Mas não era a ele que se destinava aquela demanda, era (e segue sendo) a nós mesmos, os pais, e à própria filha. Acrescente-se que minha mulher é obstetra e sabe melhor do que ninguém que o choro do recém nascido é um bom sinal e sua falta, preocupante.

Um dos sentidos da responsabilidade de se ter filhos é lidar com isto: prepará-los para viver no mundo, acolher e frustar em tempos e medidas distintas. Medidas e tempos que não controlamos, simplesmente. A dor da gente a gente carrega, as dores dos filhos doem mais: acabamos por nos sentir culpados por elas, mesmo sabendo que são inevitáveis. Sentimos a dor como nossa e queríamos socorrer os filhos como sentimos não termos sido socorridos em nossa própria infância.
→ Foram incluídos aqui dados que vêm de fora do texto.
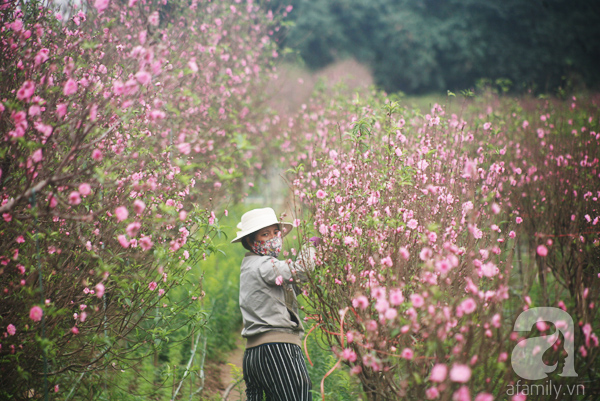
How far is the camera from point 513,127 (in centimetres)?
658

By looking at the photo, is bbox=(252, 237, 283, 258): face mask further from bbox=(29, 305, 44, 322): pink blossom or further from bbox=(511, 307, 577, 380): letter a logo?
bbox=(511, 307, 577, 380): letter a logo

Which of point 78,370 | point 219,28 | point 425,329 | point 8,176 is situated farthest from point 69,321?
point 219,28

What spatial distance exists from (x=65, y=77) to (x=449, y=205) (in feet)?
9.24

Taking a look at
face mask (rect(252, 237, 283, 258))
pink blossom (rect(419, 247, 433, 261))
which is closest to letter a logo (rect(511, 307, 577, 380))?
pink blossom (rect(419, 247, 433, 261))

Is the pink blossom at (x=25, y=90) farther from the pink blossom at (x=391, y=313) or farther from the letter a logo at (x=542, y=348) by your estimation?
the letter a logo at (x=542, y=348)

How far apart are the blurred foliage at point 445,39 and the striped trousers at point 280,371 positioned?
72.8ft

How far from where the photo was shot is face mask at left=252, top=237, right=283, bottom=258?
3.12 m

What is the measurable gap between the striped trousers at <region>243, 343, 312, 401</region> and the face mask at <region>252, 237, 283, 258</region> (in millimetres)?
651

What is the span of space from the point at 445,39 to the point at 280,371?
25.2 m

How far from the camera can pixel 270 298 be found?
291 centimetres

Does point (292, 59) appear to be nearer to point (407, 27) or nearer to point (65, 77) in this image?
point (407, 27)

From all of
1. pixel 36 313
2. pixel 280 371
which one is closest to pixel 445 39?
pixel 280 371

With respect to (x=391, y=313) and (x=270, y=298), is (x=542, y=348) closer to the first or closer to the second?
(x=391, y=313)

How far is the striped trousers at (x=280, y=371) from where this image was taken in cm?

Talvez preferíssemos só acolher e agradar, mas com o próprio desenvolvimento da criança vai se impondo que está na descrição do emprego frustrar, estruturar, não controlar todo o processo. Ser pai e mãe faz a gente ressignificar um bocado as ideias de que nossos pais falharam conosco.

Na noite anterior à escrita deste texto, nossa filha chorou muito, e de um jeito que nunca havia chorado. Choro longo e doído. Depois de uma linda festa pelos seu aniversário de 4 anos, talvez a primeira que ela realmente aproveitou: choro. Desconcertante.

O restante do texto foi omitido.